CUATRO PAREDES BLANCAS

Sucedió por primera vez una noche al regresar del trabajo. El perro se apareció de repente, al darme cuenta lo tenía a centímetros de mi pierna; hasta podía sentir el olor que salía de su boca babeante al ladrarme. Era inmenso, negro, de esas razas que suelen matar a los pequeños hijos de los dueños de grandes mansiones. Me mordió; grité de dolor y apretó con fuerza. Fue ahí cuando lo miré fijo a los ojos, y ante mi asombro aflojó su mandíbula; me soltó, tras lo cual cayó al piso. No entendí nada, lo vi quieto —parecía no respirar—, lo pateé y no se movió. Estaba muerto.

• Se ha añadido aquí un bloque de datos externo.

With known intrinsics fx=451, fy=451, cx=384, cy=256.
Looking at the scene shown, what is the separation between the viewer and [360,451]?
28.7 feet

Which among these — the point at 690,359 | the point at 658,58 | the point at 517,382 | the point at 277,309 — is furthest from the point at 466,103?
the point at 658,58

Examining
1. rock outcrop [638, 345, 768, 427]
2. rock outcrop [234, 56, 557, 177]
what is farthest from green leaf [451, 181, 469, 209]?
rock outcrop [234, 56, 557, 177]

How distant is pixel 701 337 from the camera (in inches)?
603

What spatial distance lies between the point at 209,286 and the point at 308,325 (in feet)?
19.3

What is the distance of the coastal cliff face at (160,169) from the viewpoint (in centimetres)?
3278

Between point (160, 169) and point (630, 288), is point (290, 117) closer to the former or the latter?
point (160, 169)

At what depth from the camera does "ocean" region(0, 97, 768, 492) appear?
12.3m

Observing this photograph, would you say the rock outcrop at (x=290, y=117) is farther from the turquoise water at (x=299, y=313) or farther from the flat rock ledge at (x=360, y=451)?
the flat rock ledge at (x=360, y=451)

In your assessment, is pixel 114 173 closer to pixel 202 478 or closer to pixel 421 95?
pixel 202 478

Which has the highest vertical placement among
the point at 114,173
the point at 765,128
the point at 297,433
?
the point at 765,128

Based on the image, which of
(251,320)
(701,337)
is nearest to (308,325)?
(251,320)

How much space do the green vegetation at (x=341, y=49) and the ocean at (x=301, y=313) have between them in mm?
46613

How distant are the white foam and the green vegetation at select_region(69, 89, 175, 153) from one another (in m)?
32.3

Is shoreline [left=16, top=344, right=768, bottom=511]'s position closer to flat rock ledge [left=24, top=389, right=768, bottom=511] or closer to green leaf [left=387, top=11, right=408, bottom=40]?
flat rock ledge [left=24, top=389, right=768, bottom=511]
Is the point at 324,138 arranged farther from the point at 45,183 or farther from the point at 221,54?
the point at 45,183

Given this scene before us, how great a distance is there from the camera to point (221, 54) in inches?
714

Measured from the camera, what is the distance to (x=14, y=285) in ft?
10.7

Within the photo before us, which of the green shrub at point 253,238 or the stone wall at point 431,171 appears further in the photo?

Un mes más tarde, desperté sobresaltado un domingo a las ocho de la mañana; mi hija lloraba, pero no era eso lo que me fastidiaba. Aún aturdido fui a su pieza y la encontré en la cama; decía entre sollozos que esa música no la dejaba dormir. Ahí me di cuenta cuál era mi molestia: el vecino con esas insufribles cumbias que nos regalaba en el barrio los fines de semana; en especial a nosotros, que teníamos la desgracia de compartir la pared que separa nuestras casas. No aguanté, me puse el pijama y salí a la calle rumbo a su puerta. El tipo, borracho luego de una noche de vino tinto, me dijo:

—¿Te molesta mi música? Tengo un regalo para vos.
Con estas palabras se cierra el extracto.